Problem details —
Please print each record exactly, omitting none of them.
....................
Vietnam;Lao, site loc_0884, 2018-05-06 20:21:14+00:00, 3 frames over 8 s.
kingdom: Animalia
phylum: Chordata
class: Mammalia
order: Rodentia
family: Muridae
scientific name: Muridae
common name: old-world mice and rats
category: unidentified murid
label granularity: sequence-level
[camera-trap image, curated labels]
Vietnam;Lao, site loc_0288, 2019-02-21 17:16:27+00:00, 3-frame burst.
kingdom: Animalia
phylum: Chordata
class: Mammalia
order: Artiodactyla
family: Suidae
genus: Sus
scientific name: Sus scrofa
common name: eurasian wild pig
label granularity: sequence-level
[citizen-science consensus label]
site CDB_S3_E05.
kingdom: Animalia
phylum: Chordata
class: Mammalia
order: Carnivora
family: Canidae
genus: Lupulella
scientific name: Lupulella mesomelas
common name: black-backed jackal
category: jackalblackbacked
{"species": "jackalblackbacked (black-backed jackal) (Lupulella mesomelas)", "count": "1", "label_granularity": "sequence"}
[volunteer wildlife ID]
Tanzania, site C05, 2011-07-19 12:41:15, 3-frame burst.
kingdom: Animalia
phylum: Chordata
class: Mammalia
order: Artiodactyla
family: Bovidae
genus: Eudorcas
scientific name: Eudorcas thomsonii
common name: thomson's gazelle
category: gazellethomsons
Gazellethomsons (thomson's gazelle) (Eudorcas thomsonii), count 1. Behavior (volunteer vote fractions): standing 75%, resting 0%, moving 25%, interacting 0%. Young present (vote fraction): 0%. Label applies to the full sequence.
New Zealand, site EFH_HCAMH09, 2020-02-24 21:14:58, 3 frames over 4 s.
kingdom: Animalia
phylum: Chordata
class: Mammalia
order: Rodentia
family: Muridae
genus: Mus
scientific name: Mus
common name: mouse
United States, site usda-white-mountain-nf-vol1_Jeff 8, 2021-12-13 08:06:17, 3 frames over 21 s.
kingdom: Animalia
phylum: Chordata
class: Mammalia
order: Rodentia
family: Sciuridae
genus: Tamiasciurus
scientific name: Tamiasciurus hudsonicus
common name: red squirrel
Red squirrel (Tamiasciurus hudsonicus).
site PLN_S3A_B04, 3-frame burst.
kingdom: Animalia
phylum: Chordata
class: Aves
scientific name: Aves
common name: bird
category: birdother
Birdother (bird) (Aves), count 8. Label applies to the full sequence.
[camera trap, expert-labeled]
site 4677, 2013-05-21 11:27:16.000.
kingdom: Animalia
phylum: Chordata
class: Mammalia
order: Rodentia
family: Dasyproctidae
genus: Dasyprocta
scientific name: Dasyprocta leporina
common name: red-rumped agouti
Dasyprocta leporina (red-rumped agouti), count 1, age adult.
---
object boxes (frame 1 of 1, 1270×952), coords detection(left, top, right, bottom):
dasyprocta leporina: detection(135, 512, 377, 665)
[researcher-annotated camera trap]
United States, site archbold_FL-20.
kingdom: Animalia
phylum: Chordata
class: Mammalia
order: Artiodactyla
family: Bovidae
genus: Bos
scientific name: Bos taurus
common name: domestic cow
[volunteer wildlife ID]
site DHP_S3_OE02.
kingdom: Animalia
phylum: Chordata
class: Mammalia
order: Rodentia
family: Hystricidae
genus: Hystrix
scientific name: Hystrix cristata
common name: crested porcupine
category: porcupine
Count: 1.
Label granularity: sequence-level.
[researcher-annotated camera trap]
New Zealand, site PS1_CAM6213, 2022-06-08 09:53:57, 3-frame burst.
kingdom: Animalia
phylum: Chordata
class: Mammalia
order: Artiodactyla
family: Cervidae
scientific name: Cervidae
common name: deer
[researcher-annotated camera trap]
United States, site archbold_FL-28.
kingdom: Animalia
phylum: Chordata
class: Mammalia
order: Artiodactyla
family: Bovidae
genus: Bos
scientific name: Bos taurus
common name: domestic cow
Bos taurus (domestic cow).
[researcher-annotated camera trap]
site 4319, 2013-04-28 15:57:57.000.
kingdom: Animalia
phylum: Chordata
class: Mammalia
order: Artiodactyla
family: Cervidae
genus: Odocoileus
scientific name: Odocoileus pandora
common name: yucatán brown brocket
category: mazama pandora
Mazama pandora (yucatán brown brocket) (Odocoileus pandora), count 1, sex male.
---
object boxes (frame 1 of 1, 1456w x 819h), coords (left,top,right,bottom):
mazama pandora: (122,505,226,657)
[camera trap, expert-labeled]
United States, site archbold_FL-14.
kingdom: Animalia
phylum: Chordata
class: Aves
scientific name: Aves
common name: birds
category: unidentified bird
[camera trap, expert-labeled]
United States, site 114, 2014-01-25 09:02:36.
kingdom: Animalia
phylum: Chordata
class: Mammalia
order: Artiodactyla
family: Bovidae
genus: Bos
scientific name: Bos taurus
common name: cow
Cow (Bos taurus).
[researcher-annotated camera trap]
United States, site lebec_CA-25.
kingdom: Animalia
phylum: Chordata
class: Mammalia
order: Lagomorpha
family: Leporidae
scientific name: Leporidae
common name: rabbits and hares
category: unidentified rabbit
....................
Your solution —
Vietnam;Lao, site loc_0884, 2018-05-06 20:21:14+00:00, 3 frames over 8 s.
kingdom: Animalia
phylum: Chordata
class: Mammalia
order: Rodentia
family: Muridae
scientific name: Muridae
common name: old-world mice and rats
category: unidentified murid
label granularity: sequence-level
[camera-trap image, curated labels]
Vietnam;Lao, site loc_0288, 2019-02-21 17:16:27+00:00, 3-frame burst.
kingdom: Animalia
phylum: Chordata
class: Mammalia
order: Artiodactyla
family: Suidae
genus: Sus
scientific name: Sus scrofa
common name: eurasian wild pig
label granularity: sequence-level
[citizen-science consensus label]
site CDB_S3_E05.
kingdom: Animalia
phylum: Chordata
class: Mammalia
order: Carnivora
family: Canidae
genus: Lupulella
scientific name: Lupulella mesomelas
common name: black-backed jackal
category: jackalblackbacked
{"species": "jackalblackbacked (black-backed jackal) (Lupulella mesomelas)", "count": "1", "label_granularity": "sequence"}
[volunteer wildlife ID]
Tanzania, site C05, 2011-07-19 12:41:15, 3-frame burst.
kingdom: Animalia
phylum: Chordata
class: Mammalia
order: Artiodactyla
family: Bovidae
genus: Eudorcas
scientific name: Eudorcas thomsonii
common name: thomson's gazelle
category: gazellethomsons
Gazellethomsons (thomson's gazelle) (Eudorcas thomsonii), count 1. Behavior (volunteer vote fractions): standing 75%, resting 0%, moving 25%, interacting 0%. Young present (vote fraction): 0%. Label applies to the full sequence.
New Zealand, site EFH_HCAMH09, 2020-02-24 21:14:58, 3 frames over 4 s.
kingdom: Animalia
phylum: Chordata
class: Mammalia
order: Rodentia
family: Muridae
genus: Mus
scientific name: Mus
common name: mouse
United States, site usda-white-mountain-nf-vol1_Jeff 8, 2021-12-13 08:06:17, 3 frames over 21 s.
kingdom: Animalia
phylum: Chordata
class: Mammalia
order: Rodentia
family: Sciuridae
genus: Tamiasciurus
scientific name: Tamiasciurus hudsonicus
common name: red squirrel
Red squirrel (Tamiasciurus hudsonicus).
site PLN_S3A_B04, 3-frame burst.
kingdom: Animalia
phylum: Chordata
class: Aves
scientific name: Aves
common name: bird
category: birdother
Birdother (bird) (Aves), count 8. Label applies to the full sequence.
[camera trap, expert-labeled]
site 4677, 2013-05-21 11:27:16.000.
kingdom: Animalia
phylum: Chordata
class: Mammalia
order: Rodentia
family: Dasyproctidae
genus: Dasyprocta
scientific name: Dasyprocta leporina
common name: red-rumped agouti
Dasyprocta leporina (red-rumped agouti), count 1, age adult.
---
object boxes (frame 1 of 1, 1270×952), coords detection(left, top, right, bottom):
dasyprocta leporina: detection(135, 512, 377, 665)
[researcher-annotated camera trap]
United States, site archbold_FL-20.
kingdom: Animalia
phylum: Chordata
class: Mammalia
order: Artiodactyla
family: Bovidae
genus: Bos
scientific name: Bos taurus
common name: domestic cow
[volunteer wildlife ID]
site DHP_S3_OE02.
kingdom: Animalia
phylum: Chordata
class: Mammalia
order: Rodentia
family: Hystricidae
genus: Hystrix
scientific name: Hystrix cristata
common name: crested porcupine
category: porcupine
Count: 1.
Label granularity: sequence-level.
[researcher-annotated camera trap]
New Zealand, site PS1_CAM6213, 2022-06-08 09:53:57, 3-frame burst.
kingdom: Animalia
phylum: Chordata
class: Mammalia
order: Artiodactyla
family: Cervidae
scientific name: Cervidae
common name: deer
[researcher-annotated camera trap]
United States, site archbold_FL-28.
kingdom: Animalia
phylum: Chordata
class: Mammalia
order: Artiodactyla
family: Bovidae
genus: Bos
scientific name: Bos taurus
common name: domestic cow
Bos taurus (domestic cow).
[researcher-annotated camera trap]
site 4319, 2013-04-28 15:57:57.000.
kingdom: Animalia
phylum: Chordata
class: Mammalia
order: Artiodactyla
family: Cervidae
genus: Odocoileus
scientific name: Odocoileus pandora
common name: yucatán brown brocket
category: mazama pandora
Mazama pandora (yucatán brown brocket) (Odocoileus pandora), count 1, sex male.
---
object boxes (frame 1 of 1, 1456w x 819h), coords (left,top,right,bottom):
mazama pandora: (122,505,226,657)
[camera trap, expert-labeled]
United States, site archbold_FL-14.
kingdom: Animalia
phylum: Chordata
class: Aves
scientific name: Aves
common name: birds
category: unidentified bird
[camera trap, expert-labeled]
United States, site 114, 2014-01-25 09:02:36.
kingdom: Animalia
phylum: Chordata
class: Mammalia
order: Artiodactyla
family: Bovidae
genus: Bos
scientific name: Bos taurus
common name: cow
Cow (Bos taurus).
[researcher-annotated camera trap]
United States, site lebec_CA-25.
kingdom: Animalia
phylum: Chordata
class: Mammalia
order: Lagomorpha
family: Leporidae
scientific name: Leporidae
common name: rabbits and hares
category: unidentified rabbit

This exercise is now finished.